Image and question data:

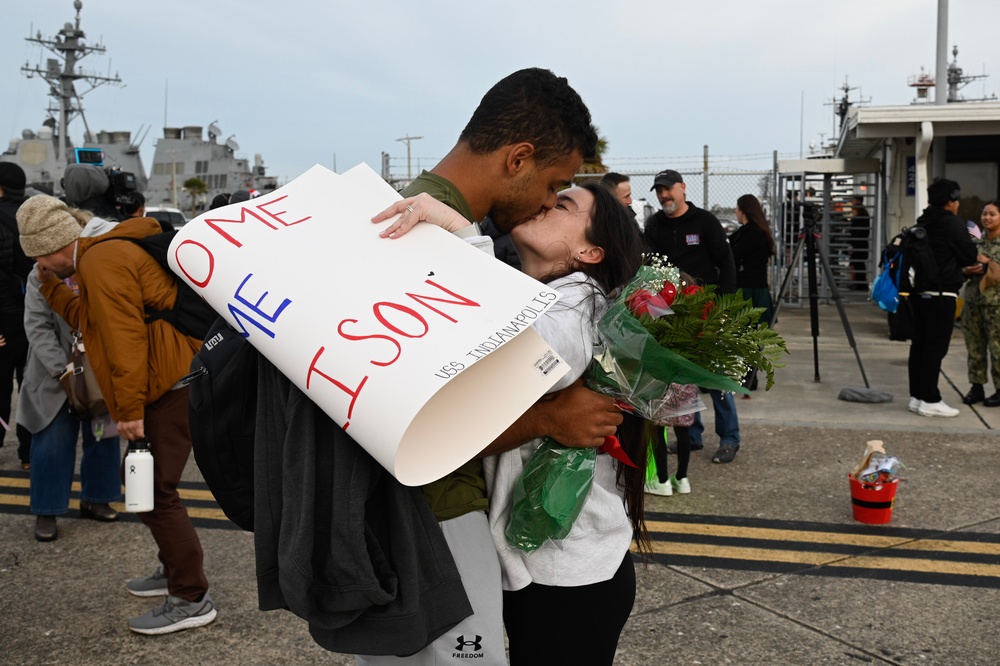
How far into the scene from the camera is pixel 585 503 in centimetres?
213

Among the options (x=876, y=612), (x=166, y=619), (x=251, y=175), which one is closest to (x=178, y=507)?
(x=166, y=619)

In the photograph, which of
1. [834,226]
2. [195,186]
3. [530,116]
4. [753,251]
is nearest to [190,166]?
[195,186]

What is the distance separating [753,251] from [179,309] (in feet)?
21.3

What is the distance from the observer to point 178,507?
427 cm

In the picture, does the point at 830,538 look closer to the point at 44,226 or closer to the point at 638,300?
the point at 638,300

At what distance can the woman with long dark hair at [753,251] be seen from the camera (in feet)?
30.8

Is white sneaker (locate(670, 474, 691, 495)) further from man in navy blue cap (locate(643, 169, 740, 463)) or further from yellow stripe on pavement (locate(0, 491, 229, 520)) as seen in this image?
yellow stripe on pavement (locate(0, 491, 229, 520))

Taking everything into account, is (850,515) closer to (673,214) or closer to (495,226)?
(673,214)

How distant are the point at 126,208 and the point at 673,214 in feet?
13.0

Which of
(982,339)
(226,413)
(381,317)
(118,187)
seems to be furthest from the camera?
(982,339)

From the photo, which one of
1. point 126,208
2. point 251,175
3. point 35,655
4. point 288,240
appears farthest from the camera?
point 251,175

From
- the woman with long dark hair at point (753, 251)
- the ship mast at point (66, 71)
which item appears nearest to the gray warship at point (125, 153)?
the ship mast at point (66, 71)

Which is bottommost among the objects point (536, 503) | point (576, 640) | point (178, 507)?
point (178, 507)

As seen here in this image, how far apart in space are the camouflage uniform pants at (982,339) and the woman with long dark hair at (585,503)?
752 cm
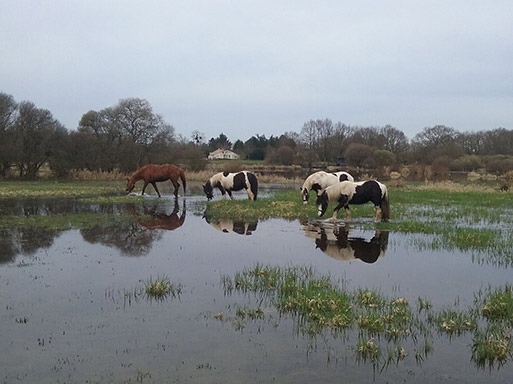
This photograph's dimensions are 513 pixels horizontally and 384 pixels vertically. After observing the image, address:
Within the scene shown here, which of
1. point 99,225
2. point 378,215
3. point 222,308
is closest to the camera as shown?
point 222,308

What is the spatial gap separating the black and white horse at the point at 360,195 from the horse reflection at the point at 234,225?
103 inches

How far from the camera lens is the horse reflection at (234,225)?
1443 cm

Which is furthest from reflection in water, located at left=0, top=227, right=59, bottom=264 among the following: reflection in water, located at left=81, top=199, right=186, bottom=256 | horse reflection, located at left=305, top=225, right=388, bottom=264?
horse reflection, located at left=305, top=225, right=388, bottom=264

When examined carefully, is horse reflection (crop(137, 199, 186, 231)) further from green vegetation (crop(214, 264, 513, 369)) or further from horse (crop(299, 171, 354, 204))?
green vegetation (crop(214, 264, 513, 369))

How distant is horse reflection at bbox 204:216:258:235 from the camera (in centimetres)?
1443

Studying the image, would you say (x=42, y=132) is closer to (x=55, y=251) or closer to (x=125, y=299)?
(x=55, y=251)

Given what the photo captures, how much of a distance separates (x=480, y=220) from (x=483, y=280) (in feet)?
28.7

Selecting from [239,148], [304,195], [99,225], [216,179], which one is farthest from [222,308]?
[239,148]

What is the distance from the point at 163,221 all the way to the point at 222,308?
9731 millimetres

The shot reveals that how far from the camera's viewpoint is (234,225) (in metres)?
15.7

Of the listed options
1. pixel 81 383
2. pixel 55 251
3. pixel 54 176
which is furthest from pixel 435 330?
pixel 54 176

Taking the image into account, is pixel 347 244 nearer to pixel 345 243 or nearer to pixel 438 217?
pixel 345 243

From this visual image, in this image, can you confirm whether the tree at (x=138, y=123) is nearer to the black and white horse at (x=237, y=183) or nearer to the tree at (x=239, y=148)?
the black and white horse at (x=237, y=183)

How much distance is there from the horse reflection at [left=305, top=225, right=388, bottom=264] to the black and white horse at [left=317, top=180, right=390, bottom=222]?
4.26ft
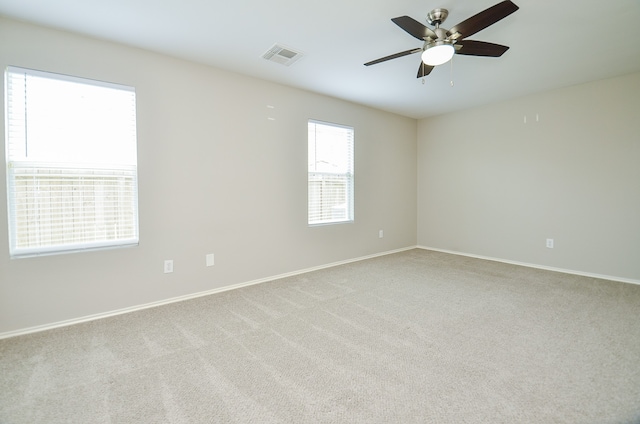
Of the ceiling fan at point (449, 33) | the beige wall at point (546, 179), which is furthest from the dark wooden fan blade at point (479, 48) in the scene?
the beige wall at point (546, 179)

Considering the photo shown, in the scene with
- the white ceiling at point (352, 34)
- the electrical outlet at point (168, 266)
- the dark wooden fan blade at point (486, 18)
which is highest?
the white ceiling at point (352, 34)

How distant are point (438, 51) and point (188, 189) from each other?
2.67 meters

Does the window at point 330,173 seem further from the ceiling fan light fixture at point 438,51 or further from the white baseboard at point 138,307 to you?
the ceiling fan light fixture at point 438,51

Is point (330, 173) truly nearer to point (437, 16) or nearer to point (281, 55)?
point (281, 55)

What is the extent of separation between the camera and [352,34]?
8.36 ft

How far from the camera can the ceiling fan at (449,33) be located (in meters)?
1.88

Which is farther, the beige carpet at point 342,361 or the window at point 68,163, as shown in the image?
the window at point 68,163

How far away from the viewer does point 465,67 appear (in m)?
3.21

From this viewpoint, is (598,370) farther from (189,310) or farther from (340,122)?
(340,122)

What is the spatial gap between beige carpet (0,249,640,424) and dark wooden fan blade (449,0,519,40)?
7.45 feet

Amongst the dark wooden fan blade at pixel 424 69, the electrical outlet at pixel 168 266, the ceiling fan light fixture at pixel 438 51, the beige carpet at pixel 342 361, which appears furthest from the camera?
the electrical outlet at pixel 168 266

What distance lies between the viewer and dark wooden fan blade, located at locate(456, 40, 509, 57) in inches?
87.0

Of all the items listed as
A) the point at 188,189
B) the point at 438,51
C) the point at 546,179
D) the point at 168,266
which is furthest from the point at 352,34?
the point at 546,179

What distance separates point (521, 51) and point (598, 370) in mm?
2834
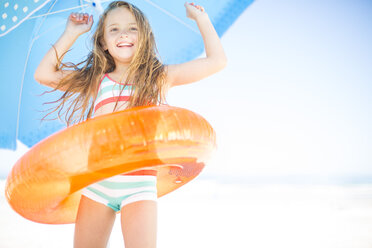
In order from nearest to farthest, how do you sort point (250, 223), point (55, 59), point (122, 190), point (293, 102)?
point (122, 190)
point (55, 59)
point (250, 223)
point (293, 102)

▸ DIRECTIVE:
Reproduce the lines of data starting at the one containing "Considering the photo" and ending at the one containing "2.67 meters", with both of those lines included.

▸ SOLUTION TO THE EXERCISE:
Considering the photo shown, in the scene with
- the white ceiling at point (352, 34)
- the electrical outlet at point (168, 266)
- the dark wooden fan blade at point (486, 18)
which is highest?
the white ceiling at point (352, 34)

How distant are point (438, 51) and point (188, 189) from each other?
2.67 meters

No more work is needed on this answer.